* _TASK STATEMENT_
Set down, exactly as written, the lines from the line holding "What is the distance from one" to the end of the data, inclusive, skipping any pictures.

BEGIN

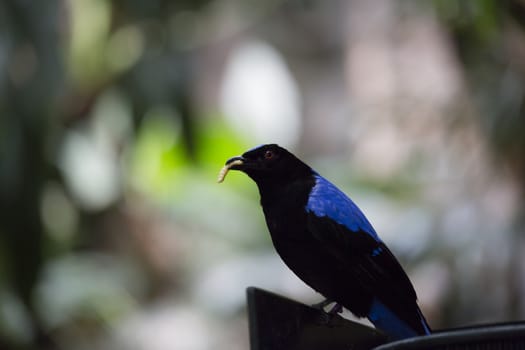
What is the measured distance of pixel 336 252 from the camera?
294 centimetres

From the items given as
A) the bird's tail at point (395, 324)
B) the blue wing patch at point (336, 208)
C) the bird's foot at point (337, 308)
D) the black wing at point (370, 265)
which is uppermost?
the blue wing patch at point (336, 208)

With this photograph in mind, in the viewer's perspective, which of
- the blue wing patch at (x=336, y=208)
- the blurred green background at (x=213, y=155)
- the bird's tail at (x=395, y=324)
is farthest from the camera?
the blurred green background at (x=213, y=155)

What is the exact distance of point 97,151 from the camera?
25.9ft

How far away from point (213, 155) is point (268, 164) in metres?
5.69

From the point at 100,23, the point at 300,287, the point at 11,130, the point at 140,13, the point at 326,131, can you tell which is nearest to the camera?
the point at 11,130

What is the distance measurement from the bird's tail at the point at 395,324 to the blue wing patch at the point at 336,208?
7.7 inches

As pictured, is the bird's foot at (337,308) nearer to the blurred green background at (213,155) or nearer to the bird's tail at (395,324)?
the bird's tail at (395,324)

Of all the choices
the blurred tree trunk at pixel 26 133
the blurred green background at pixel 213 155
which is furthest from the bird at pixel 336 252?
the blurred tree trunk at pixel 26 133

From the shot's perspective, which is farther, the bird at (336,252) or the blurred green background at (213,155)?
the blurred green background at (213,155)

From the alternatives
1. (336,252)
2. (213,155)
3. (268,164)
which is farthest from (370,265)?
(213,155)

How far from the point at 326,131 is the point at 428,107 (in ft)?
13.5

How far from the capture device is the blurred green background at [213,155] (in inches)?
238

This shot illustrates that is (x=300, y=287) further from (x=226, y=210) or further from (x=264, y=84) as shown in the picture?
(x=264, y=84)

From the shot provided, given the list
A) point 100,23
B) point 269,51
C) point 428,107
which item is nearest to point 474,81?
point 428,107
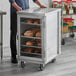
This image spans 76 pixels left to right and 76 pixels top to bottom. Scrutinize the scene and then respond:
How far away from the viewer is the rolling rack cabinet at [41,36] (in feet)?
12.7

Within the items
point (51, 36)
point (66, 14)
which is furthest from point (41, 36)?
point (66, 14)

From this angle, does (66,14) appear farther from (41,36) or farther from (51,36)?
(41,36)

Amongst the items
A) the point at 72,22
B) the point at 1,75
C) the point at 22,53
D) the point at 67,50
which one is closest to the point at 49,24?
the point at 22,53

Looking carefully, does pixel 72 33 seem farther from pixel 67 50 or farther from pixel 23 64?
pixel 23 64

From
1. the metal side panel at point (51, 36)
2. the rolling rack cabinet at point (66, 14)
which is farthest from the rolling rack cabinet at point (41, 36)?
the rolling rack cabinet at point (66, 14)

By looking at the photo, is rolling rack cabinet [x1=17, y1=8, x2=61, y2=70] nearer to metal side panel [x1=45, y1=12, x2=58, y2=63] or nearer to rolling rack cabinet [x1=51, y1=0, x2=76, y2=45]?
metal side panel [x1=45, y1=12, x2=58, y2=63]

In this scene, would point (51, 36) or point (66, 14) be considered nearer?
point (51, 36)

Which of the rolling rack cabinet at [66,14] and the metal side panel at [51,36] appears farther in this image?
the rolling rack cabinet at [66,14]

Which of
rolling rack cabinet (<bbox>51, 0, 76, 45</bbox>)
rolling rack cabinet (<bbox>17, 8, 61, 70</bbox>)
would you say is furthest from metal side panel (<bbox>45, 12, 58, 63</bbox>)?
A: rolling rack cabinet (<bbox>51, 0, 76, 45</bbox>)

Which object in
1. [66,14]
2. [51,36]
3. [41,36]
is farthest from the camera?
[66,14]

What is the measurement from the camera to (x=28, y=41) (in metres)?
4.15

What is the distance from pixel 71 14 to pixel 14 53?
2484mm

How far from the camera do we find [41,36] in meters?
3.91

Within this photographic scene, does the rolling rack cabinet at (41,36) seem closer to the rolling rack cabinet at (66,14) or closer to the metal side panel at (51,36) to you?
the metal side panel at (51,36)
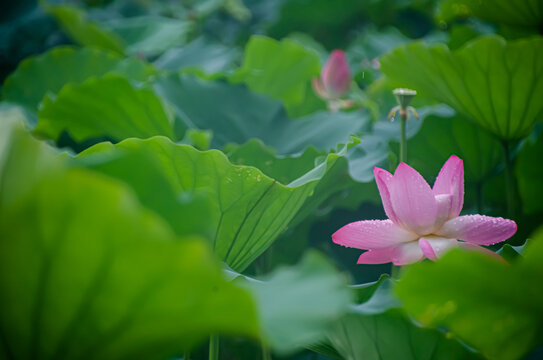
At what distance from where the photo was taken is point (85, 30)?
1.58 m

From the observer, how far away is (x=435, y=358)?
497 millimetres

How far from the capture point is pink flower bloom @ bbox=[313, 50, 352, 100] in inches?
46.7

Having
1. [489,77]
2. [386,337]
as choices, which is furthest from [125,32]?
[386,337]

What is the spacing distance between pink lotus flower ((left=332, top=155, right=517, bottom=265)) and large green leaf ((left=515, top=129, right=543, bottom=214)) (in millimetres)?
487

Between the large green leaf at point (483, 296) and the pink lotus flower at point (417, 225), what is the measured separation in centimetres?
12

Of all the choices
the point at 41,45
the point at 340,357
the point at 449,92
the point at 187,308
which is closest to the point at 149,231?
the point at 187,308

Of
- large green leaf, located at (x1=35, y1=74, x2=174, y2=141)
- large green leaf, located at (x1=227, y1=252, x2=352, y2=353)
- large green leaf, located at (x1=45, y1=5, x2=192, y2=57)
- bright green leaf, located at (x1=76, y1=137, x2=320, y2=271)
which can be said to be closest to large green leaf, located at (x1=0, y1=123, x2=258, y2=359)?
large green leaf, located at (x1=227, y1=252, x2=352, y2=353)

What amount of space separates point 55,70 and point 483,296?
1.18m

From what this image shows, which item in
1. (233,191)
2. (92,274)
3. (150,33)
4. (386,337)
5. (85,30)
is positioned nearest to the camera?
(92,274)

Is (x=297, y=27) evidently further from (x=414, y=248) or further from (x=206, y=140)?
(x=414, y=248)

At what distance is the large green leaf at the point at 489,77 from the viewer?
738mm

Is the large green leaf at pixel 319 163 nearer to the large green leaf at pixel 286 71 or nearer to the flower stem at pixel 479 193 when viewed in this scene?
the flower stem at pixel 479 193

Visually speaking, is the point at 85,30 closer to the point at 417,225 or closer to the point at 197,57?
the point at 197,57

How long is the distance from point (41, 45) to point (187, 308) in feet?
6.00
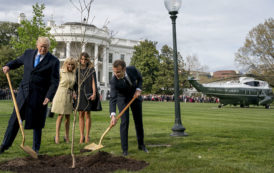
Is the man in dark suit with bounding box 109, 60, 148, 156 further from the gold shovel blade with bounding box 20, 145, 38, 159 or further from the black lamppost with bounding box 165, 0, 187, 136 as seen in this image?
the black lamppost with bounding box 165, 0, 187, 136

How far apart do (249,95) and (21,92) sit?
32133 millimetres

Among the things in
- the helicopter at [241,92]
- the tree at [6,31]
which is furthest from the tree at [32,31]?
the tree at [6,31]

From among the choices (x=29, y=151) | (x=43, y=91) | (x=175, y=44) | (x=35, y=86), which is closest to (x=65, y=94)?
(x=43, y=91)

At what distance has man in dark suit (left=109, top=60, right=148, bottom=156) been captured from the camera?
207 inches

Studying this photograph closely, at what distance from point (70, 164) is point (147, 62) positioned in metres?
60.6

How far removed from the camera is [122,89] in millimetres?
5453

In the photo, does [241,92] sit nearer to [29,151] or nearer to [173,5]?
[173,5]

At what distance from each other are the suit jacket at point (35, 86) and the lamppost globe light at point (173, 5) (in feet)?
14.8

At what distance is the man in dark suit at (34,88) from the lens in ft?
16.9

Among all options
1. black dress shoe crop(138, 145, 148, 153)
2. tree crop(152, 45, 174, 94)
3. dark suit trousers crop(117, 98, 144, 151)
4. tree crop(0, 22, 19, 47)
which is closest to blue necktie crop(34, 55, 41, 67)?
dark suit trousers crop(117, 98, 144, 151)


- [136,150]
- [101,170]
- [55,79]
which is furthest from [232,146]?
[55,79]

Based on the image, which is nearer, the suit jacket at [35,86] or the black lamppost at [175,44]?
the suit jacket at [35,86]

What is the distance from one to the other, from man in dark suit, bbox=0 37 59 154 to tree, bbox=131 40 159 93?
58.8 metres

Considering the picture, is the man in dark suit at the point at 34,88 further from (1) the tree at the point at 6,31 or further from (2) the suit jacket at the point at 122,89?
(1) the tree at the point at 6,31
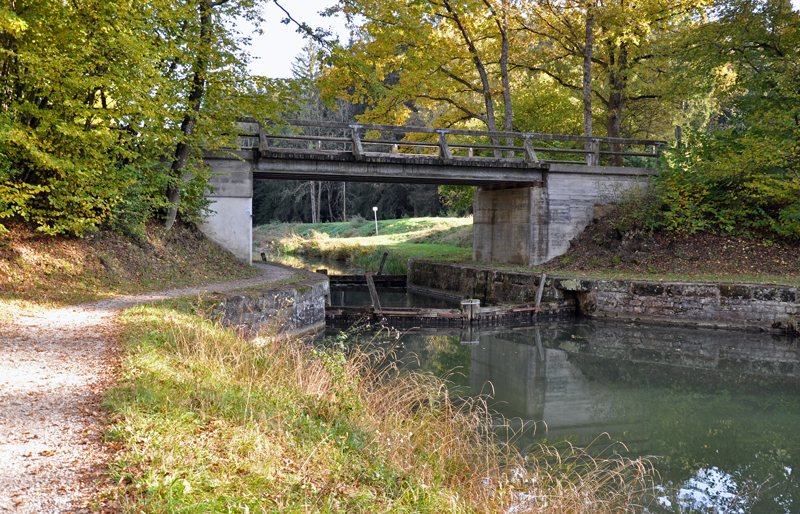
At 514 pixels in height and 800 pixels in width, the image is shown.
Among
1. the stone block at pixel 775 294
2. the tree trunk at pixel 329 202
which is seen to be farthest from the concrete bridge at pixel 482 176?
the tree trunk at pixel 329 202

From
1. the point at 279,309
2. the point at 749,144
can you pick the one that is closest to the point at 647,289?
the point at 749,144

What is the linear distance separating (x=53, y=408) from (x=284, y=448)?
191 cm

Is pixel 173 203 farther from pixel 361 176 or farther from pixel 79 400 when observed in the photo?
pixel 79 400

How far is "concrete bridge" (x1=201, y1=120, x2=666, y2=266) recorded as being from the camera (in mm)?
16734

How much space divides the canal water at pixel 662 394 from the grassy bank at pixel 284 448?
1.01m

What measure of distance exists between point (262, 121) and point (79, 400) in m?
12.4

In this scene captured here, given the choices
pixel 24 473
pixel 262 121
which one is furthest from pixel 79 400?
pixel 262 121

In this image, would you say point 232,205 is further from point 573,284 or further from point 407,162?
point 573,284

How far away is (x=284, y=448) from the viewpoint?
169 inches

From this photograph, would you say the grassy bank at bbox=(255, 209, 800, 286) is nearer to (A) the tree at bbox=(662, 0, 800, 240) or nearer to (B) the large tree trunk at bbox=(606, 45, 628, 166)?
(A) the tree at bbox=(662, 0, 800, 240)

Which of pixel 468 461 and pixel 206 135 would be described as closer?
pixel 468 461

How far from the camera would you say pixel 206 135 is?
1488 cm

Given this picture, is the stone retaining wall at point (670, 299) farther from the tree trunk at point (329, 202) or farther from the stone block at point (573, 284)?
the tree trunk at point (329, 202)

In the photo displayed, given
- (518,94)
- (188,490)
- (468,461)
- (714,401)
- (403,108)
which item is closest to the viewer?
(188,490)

END

* _ANSWER FOR THE TASK_
What is the distance from one to the other, from man in dark suit, bbox=0 37 59 154 to tree, bbox=131 40 159 93?
58.8 metres

Considering the picture, is the man in dark suit at the point at 34,88 further from (1) the tree at the point at 6,31 or further from (2) the suit jacket at the point at 122,89?
(1) the tree at the point at 6,31
At 514 pixels in height and 800 pixels in width, the image is shown.
Among
1. the stone block at pixel 775 294
2. the tree trunk at pixel 329 202
which is seen to be farthest from the concrete bridge at pixel 482 176?
the tree trunk at pixel 329 202

From
1. the point at 279,309
2. the point at 749,144
can you pick the one that is closest to the point at 647,289?
the point at 749,144

What is the linear distance separating (x=53, y=408) from (x=284, y=448)?
191 cm

Is pixel 173 203 farther from pixel 361 176 or farther from pixel 79 400 when observed in the photo?
pixel 79 400

How far is "concrete bridge" (x1=201, y1=120, x2=666, y2=266) recorded as being from the camera (in mm)?
16734

How much space divides the canal water at pixel 662 394 from the grassy bank at pixel 284 448?
1.01m

What measure of distance exists between point (262, 121) and point (79, 400) in m?
12.4

In this scene captured here, given the choices
pixel 24 473
pixel 262 121
which one is furthest from pixel 79 400?
pixel 262 121

In this image, would you say point 232,205 is further from point 573,284 or further from point 407,162?
point 573,284

How far away is (x=284, y=448) from the viewpoint?
169 inches

From this photograph, would you say the grassy bank at bbox=(255, 209, 800, 286) is nearer to (A) the tree at bbox=(662, 0, 800, 240) or nearer to (B) the large tree trunk at bbox=(606, 45, 628, 166)?
(A) the tree at bbox=(662, 0, 800, 240)

Which of pixel 468 461 and pixel 206 135 would be described as closer?
pixel 468 461

How far from the camera would you say pixel 206 135 is?
1488 cm

Given this picture, is the stone retaining wall at point (670, 299) farther from the tree trunk at point (329, 202) or farther from the stone block at point (573, 284)?
the tree trunk at point (329, 202)

In the photo displayed, given
- (518,94)
- (188,490)
- (468,461)
- (714,401)
- (403,108)
which item is closest to the viewer?
(188,490)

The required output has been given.